Should we be crowdsourcing investigations like the Boston Marathon bombings?

Moments after the Boston Marathon bombings took place authorities solicited images from the public to help track down suspects. Many images of the finish line were also added to Reddit where internet denizens tried their hand at cracking the case. It turns out the crowdsourced manhunt was as effective as the New York Post, which identified the wrong people. The wrong information spread fast and far on Twitter and other social media platforms and in turn led to harassment of innocent people.

The Atlantic's Alexis Madrigal deplored the internet "vigilanteism" taking place on Reddit.

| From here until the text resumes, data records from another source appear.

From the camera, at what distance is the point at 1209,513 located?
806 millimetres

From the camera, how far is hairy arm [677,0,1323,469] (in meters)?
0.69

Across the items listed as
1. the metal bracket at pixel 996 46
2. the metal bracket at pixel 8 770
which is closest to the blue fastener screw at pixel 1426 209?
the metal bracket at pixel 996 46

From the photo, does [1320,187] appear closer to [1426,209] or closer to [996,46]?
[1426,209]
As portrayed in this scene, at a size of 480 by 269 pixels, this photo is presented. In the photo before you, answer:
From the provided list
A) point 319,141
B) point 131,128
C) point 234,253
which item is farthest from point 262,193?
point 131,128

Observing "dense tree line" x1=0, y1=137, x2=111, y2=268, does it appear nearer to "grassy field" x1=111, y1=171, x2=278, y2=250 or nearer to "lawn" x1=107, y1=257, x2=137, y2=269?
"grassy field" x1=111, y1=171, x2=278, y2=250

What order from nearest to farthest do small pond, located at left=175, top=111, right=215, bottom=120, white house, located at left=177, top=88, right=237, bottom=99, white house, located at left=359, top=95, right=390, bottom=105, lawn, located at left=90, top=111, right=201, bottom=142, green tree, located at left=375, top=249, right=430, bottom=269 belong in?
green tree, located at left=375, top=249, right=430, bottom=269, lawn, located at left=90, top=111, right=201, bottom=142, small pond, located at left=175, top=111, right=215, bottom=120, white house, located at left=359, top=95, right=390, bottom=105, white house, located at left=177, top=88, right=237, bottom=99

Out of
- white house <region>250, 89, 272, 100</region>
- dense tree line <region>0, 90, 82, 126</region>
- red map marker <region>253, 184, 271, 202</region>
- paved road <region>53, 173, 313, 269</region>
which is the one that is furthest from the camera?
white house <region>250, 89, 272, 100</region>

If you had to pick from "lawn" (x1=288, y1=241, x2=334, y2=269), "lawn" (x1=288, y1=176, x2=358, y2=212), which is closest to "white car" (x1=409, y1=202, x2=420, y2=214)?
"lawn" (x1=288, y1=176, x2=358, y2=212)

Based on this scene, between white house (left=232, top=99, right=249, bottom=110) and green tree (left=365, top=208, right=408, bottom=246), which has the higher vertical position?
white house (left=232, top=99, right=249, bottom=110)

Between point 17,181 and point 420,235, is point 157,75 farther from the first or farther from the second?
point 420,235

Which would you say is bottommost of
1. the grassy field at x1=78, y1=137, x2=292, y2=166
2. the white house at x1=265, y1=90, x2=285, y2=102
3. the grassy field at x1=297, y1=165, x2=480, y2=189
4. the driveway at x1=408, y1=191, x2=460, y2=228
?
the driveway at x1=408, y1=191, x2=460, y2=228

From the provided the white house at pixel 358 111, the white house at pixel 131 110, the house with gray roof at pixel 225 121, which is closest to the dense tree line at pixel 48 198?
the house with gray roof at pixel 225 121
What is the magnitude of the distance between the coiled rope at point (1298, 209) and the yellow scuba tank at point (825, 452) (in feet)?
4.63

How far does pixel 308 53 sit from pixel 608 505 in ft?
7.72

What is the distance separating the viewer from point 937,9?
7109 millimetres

Madrigal details the harm endured by the family of one of the wrongly identified.

"The FBI kind of opened the door," said Hanson R. Hosein, director of the University of Washington Master of Communication in Digital Media program. "It was almost like it was put up as challenge to them, and they rose to it. ... They can be either really helpful or mob rule."

Will Oremus writes on Slate that Reddit is simply making the journalistic process of vetting facts a public process.

The Reddit hive-mind does have a conscience. There's a lot of id to be found on the site, sure, but there's also a superego. As I noted yesterday, one of the top posts on the findbostonbombers thread was titled, "Does anyone remember Richard Jewell?" The post urged Redditors to exercise caution in identifying potential bombing suspects, lest they end up ruining the lives of innocent people like the security guard falsely accused of the 1996 Olympic bombing.

Today's Question: Should we be crowdsourcing investigations like the Boston Marathon bombings?